From the listing below, output the lines between the one with "Picture frame put" and the one with "Foto a dos trozos", including those two, and nothing else. Pictures are not copied.

**EXTRACTED DATA**
+++

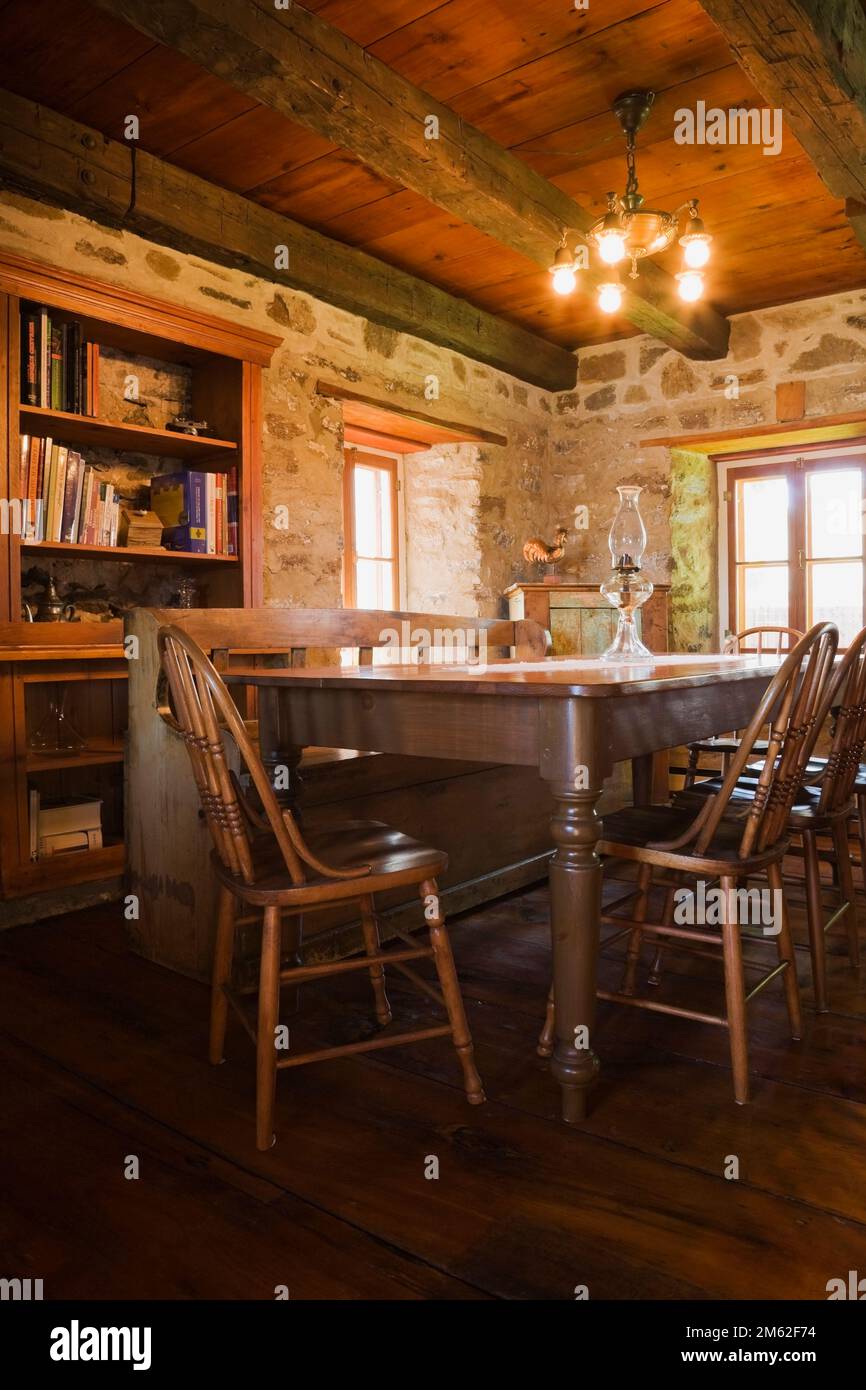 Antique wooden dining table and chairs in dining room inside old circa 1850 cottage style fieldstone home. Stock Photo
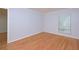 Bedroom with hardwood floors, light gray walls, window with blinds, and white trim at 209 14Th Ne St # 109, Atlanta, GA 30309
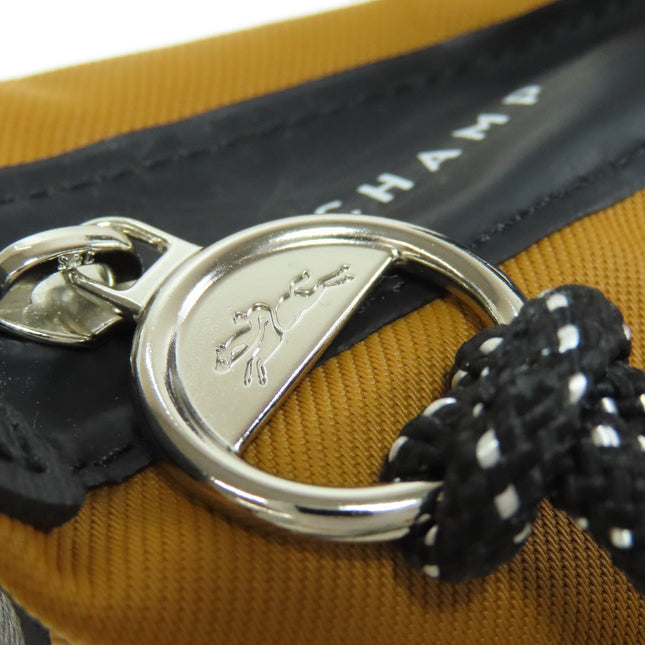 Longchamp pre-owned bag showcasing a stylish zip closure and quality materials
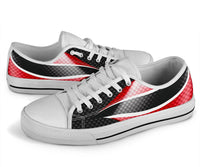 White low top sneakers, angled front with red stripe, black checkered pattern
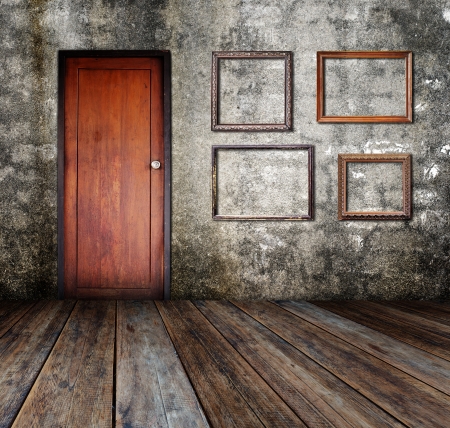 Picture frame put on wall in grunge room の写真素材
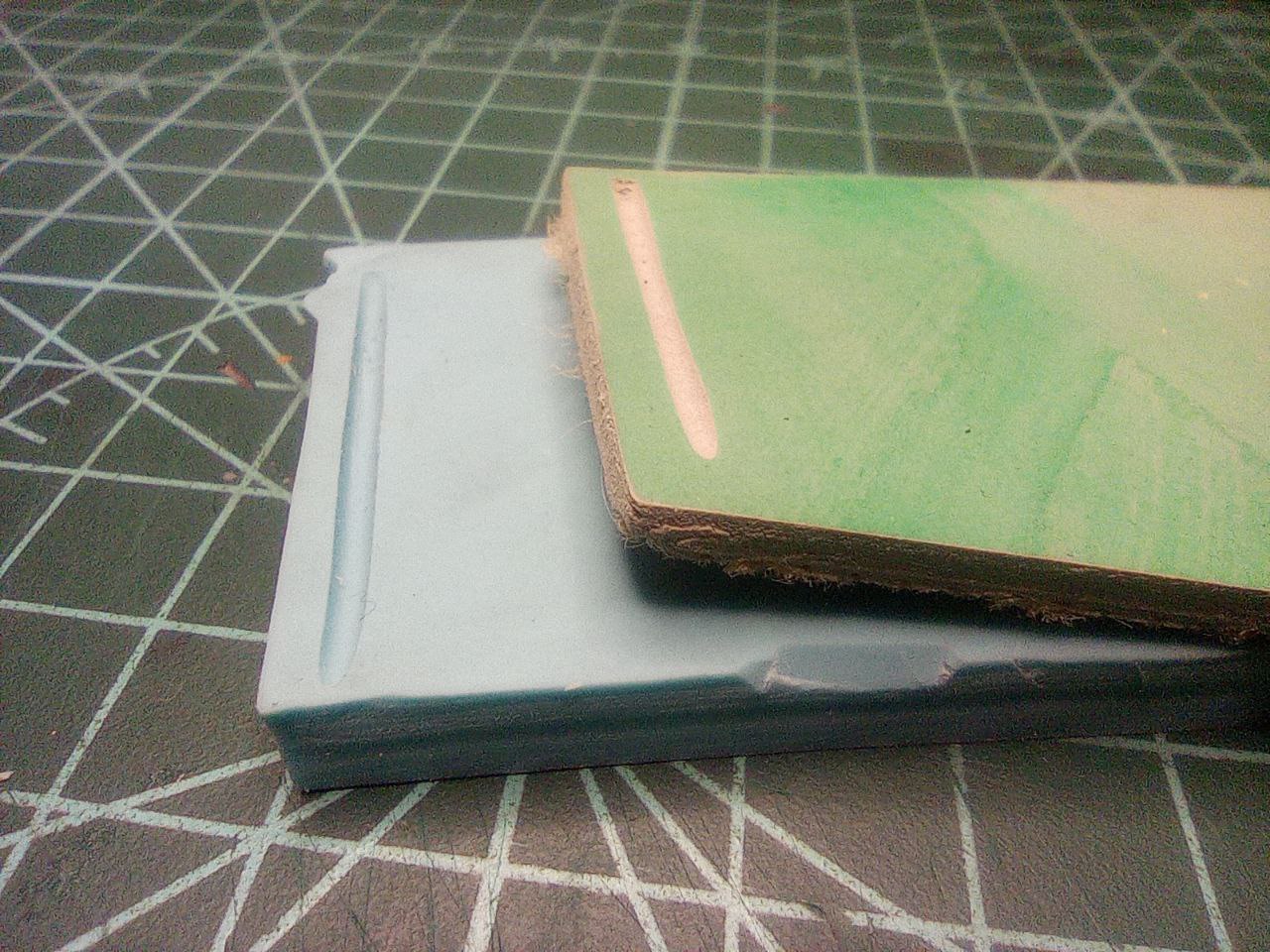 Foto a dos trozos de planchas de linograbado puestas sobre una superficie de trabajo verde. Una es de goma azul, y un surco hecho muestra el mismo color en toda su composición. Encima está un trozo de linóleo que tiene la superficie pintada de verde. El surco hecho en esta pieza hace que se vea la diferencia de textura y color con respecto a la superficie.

+++

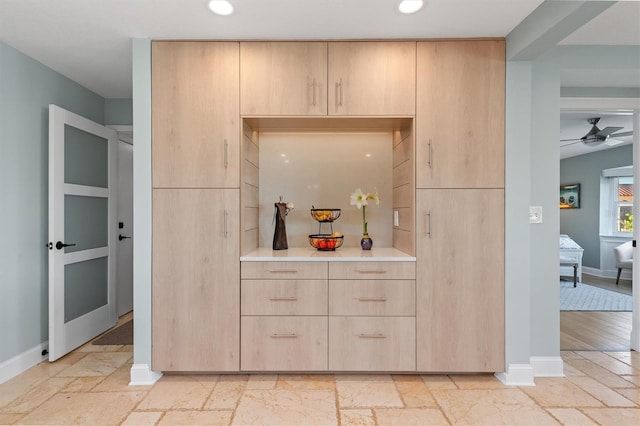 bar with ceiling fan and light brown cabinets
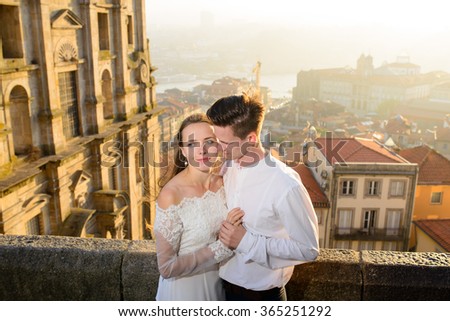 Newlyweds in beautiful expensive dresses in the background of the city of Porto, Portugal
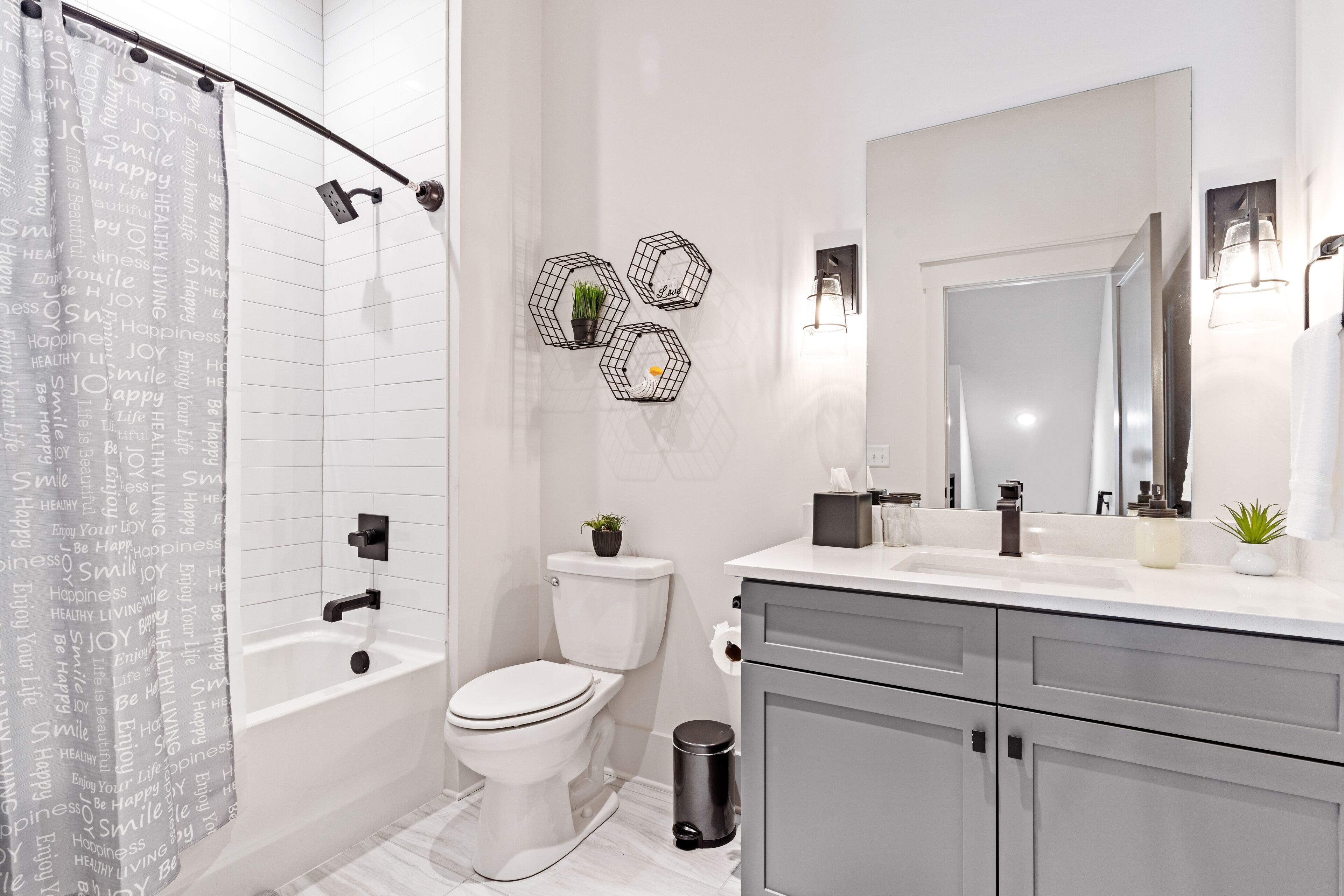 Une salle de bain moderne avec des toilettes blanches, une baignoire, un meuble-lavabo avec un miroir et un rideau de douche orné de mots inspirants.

+++

**PROBLEM SOLUTION**
 Picture frame put on wall in grunge room の写真素材
 Foto a dos trozos de planchas de linograbado puestas sobre una superficie de trabajo verde. Una es de goma azul, y un surco hecho muestra el mismo color en toda su composición. Encima está un trozo de linóleo que tiene la superficie pintada de verde. El surco hecho en esta pieza hace que se vea la diferencia de textura y color con respecto a la superficie.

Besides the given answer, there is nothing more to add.